START Dataset extract

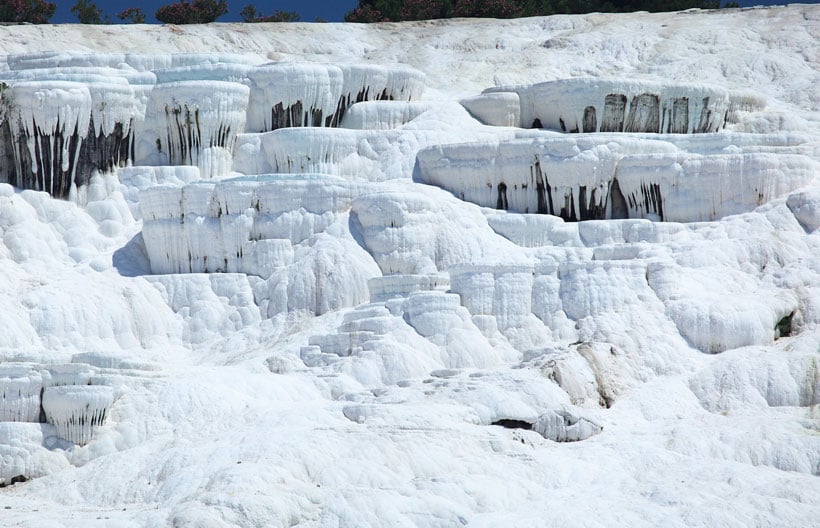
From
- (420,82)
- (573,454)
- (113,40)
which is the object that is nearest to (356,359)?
(573,454)

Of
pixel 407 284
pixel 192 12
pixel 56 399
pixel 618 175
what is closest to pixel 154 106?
pixel 407 284

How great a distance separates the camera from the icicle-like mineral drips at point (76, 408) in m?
29.4

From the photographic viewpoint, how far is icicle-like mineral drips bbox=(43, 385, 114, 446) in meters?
29.4

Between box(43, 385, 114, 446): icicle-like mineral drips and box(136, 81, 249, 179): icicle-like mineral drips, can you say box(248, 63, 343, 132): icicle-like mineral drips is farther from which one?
box(43, 385, 114, 446): icicle-like mineral drips

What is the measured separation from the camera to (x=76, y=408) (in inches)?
1160

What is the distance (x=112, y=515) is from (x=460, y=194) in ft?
54.5

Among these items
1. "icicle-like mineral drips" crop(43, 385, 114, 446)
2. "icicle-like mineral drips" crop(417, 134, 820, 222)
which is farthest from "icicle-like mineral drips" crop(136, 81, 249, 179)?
"icicle-like mineral drips" crop(43, 385, 114, 446)

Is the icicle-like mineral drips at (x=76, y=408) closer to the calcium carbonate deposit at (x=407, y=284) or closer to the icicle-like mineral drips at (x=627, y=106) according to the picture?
the calcium carbonate deposit at (x=407, y=284)

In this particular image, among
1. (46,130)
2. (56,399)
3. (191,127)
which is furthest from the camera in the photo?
(191,127)

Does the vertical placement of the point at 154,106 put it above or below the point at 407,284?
above

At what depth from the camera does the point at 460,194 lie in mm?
40094

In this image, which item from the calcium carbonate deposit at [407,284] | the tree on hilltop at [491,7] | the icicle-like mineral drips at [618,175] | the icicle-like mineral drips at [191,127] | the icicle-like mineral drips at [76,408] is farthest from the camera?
the tree on hilltop at [491,7]

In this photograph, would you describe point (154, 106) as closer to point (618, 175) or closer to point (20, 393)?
point (618, 175)

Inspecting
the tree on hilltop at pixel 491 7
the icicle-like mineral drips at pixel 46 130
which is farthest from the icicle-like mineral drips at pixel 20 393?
the tree on hilltop at pixel 491 7
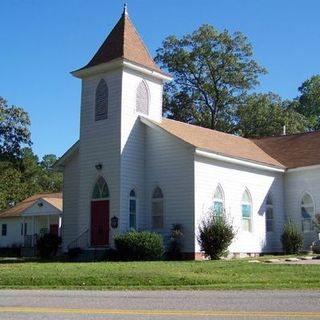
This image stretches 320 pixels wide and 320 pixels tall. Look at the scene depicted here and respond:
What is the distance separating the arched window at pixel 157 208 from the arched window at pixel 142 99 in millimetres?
4200

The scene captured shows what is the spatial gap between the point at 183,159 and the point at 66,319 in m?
18.7

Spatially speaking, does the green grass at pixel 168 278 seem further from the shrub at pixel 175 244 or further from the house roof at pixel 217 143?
the house roof at pixel 217 143

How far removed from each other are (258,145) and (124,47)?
13040 mm

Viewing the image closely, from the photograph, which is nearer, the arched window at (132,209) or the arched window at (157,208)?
the arched window at (132,209)

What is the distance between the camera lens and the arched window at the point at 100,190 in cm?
2948

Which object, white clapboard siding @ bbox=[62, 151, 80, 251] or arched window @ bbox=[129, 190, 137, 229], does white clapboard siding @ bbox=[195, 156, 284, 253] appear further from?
white clapboard siding @ bbox=[62, 151, 80, 251]

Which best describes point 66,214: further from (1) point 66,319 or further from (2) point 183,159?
(1) point 66,319

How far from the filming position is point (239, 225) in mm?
31000

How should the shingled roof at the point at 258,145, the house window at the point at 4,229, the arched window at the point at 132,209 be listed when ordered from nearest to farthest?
the arched window at the point at 132,209
the shingled roof at the point at 258,145
the house window at the point at 4,229

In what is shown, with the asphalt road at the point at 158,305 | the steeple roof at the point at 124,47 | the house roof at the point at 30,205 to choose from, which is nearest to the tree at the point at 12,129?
the house roof at the point at 30,205

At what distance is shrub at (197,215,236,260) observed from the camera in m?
26.2

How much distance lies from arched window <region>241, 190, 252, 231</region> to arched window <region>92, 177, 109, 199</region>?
7.33 m

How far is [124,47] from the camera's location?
30.5m

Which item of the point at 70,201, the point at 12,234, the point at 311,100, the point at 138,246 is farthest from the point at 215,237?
the point at 311,100
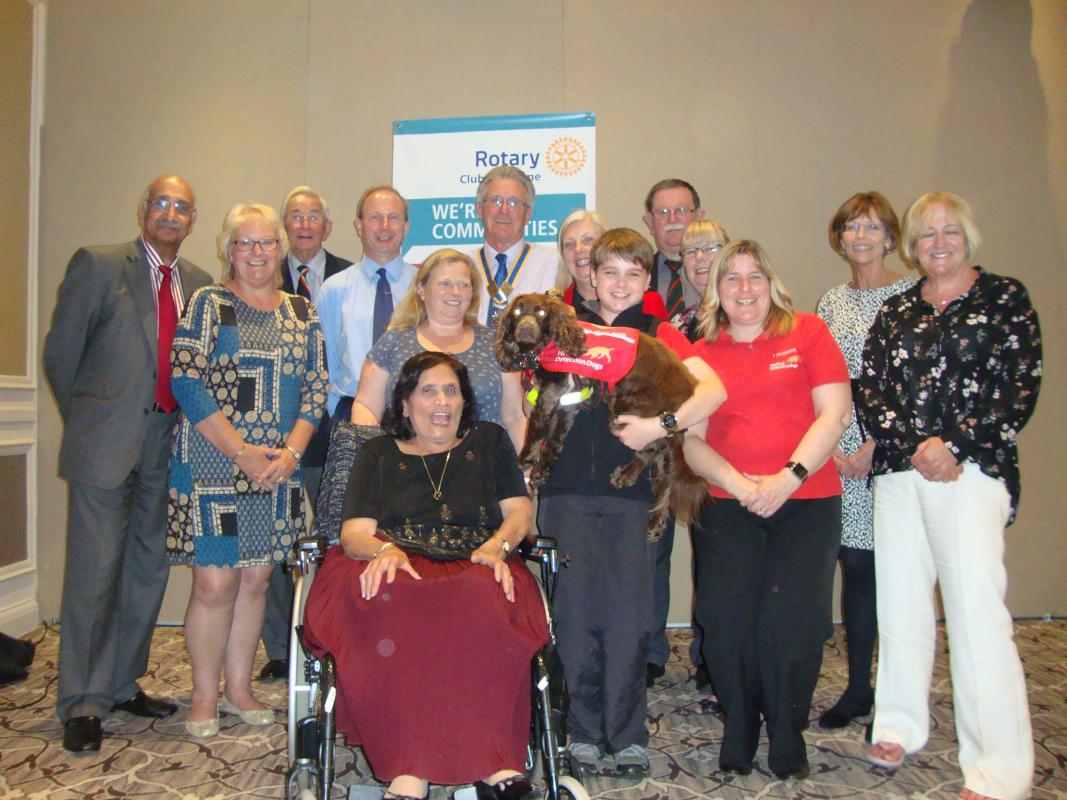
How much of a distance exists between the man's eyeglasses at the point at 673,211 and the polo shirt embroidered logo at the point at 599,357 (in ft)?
4.71

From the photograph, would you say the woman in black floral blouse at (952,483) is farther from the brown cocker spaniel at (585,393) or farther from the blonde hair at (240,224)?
the blonde hair at (240,224)

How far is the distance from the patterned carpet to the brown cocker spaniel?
817mm

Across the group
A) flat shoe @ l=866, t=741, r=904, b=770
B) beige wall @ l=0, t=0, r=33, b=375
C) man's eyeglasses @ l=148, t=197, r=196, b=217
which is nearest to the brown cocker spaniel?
flat shoe @ l=866, t=741, r=904, b=770

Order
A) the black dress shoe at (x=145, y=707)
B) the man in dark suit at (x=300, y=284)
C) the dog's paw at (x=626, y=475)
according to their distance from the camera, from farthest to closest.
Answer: the man in dark suit at (x=300, y=284), the black dress shoe at (x=145, y=707), the dog's paw at (x=626, y=475)

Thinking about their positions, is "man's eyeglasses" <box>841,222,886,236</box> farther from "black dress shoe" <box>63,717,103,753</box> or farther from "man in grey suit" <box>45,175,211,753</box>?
"black dress shoe" <box>63,717,103,753</box>

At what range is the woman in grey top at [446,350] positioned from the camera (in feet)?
8.66

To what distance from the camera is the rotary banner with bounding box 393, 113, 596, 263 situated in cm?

END Dataset extract

▶ Aim of the exercise: Without the pictures, return the entries exactly as they appear.

▶ Result of this exercise:
From
- (420,82)
- (573,454)
- (113,40)
which is the object that is nearest to (356,359)?
(573,454)

Of
pixel 407 284
pixel 192 12
pixel 56 399
pixel 618 175
what is closest to pixel 154 106?
pixel 407 284

How great a distance separates the camera from the icicle-like mineral drips at point (76, 408) in m?
29.4

From the photographic viewpoint, how far is icicle-like mineral drips bbox=(43, 385, 114, 446) in meters?
29.4

Between box(43, 385, 114, 446): icicle-like mineral drips and box(136, 81, 249, 179): icicle-like mineral drips, can you say box(248, 63, 343, 132): icicle-like mineral drips is farther from which one?
box(43, 385, 114, 446): icicle-like mineral drips

What is the measured separation from the camera to (x=76, y=408) (in inches)?
1160

What is the distance (x=112, y=515) is from (x=460, y=194) in ft?
54.5

Among these items
1. "icicle-like mineral drips" crop(43, 385, 114, 446)
2. "icicle-like mineral drips" crop(417, 134, 820, 222)
which is farthest from "icicle-like mineral drips" crop(136, 81, 249, 179)?
"icicle-like mineral drips" crop(43, 385, 114, 446)

Is the icicle-like mineral drips at (x=76, y=408) closer to the calcium carbonate deposit at (x=407, y=284) or closer to the icicle-like mineral drips at (x=627, y=106) according to the picture?
the calcium carbonate deposit at (x=407, y=284)

In this particular image, among
1. (46,130)
2. (56,399)
3. (191,127)
which is furthest from the camera in the photo?
(191,127)

Does the vertical placement of the point at 154,106 put it above or below the point at 407,284?
above

At what depth from the camera does the point at 460,194 lie in mm?
40094

In this image, which item from the calcium carbonate deposit at [407,284] | the tree on hilltop at [491,7] | the icicle-like mineral drips at [618,175] | the icicle-like mineral drips at [191,127] | the icicle-like mineral drips at [76,408] is farthest from the camera?
the tree on hilltop at [491,7]

In this photograph, would you describe point (154, 106) as closer to point (618, 175) or closer to point (20, 393)?
point (618, 175)

Inspecting
the tree on hilltop at pixel 491 7
the icicle-like mineral drips at pixel 46 130
which is farthest from the icicle-like mineral drips at pixel 20 393?
the tree on hilltop at pixel 491 7
This image stretches 320 pixels wide and 320 pixels tall. Look at the scene depicted here and respond:
What is the distance separating the arched window at pixel 157 208 from the arched window at pixel 142 99 in millimetres?
4200

The scene captured shows what is the spatial gap between the point at 183,159 and the point at 66,319 in m?
18.7

Spatially speaking, does the green grass at pixel 168 278 seem further from the shrub at pixel 175 244 or further from the house roof at pixel 217 143?
the house roof at pixel 217 143

How far removed from each other are (258,145) and (124,47)?
13040 mm

Viewing the image closely, from the photograph, which is nearer, the arched window at (132,209) or the arched window at (157,208)?
the arched window at (132,209)

What is the distance between the camera lens and the arched window at the point at 100,190 in cm?
2948

Which object, white clapboard siding @ bbox=[62, 151, 80, 251] or arched window @ bbox=[129, 190, 137, 229], does white clapboard siding @ bbox=[195, 156, 284, 253] appear further from?
white clapboard siding @ bbox=[62, 151, 80, 251]

Which best describes point 66,214: further from (1) point 66,319 or further from (2) point 183,159?
(1) point 66,319

How far from the filming position is point (239, 225) in mm?
31000

How should the shingled roof at the point at 258,145, the house window at the point at 4,229, the arched window at the point at 132,209 be listed when ordered from nearest to farthest?
the arched window at the point at 132,209
the shingled roof at the point at 258,145
the house window at the point at 4,229

In what is shown, with the asphalt road at the point at 158,305 | the steeple roof at the point at 124,47 | the house roof at the point at 30,205 to choose from, which is nearest to the tree at the point at 12,129?
the house roof at the point at 30,205

At what distance is shrub at (197,215,236,260) observed from the camera in m?
26.2

How much distance lies from arched window <region>241, 190, 252, 231</region> to arched window <region>92, 177, 109, 199</region>?
7.33 m

How far is [124,47] from the camera's location?
30.5m

Which item of the point at 70,201, the point at 12,234, the point at 311,100, the point at 138,246 is farthest from the point at 215,237?
the point at 311,100
How much of a distance exists between the man's eyeglasses at the point at 673,211 and the polo shirt embroidered logo at the point at 599,357 (in ft)?
4.71

From the photograph, would you say the woman in black floral blouse at (952,483) is farther from the brown cocker spaniel at (585,393) or farther from the blonde hair at (240,224)?
the blonde hair at (240,224)

How far is the distance from the patterned carpet to the brown cocker spaniel?
817mm

Across the group
A) flat shoe @ l=866, t=741, r=904, b=770
B) beige wall @ l=0, t=0, r=33, b=375
C) man's eyeglasses @ l=148, t=197, r=196, b=217
which is nearest to the brown cocker spaniel?
flat shoe @ l=866, t=741, r=904, b=770

Order
A) the black dress shoe at (x=145, y=707)
B) the man in dark suit at (x=300, y=284)
C) the dog's paw at (x=626, y=475)
according to their distance from the camera, from farthest to closest.
Answer: the man in dark suit at (x=300, y=284), the black dress shoe at (x=145, y=707), the dog's paw at (x=626, y=475)

Thinking about their positions, is "man's eyeglasses" <box>841,222,886,236</box> farther from "black dress shoe" <box>63,717,103,753</box> or farther from "man in grey suit" <box>45,175,211,753</box>?
"black dress shoe" <box>63,717,103,753</box>

At what range is the woman in grey top at [446,350] positioned from the camera (in feet)?
8.66

To what distance from the camera is the rotary banner with bounding box 393, 113, 596, 263 situated in cm?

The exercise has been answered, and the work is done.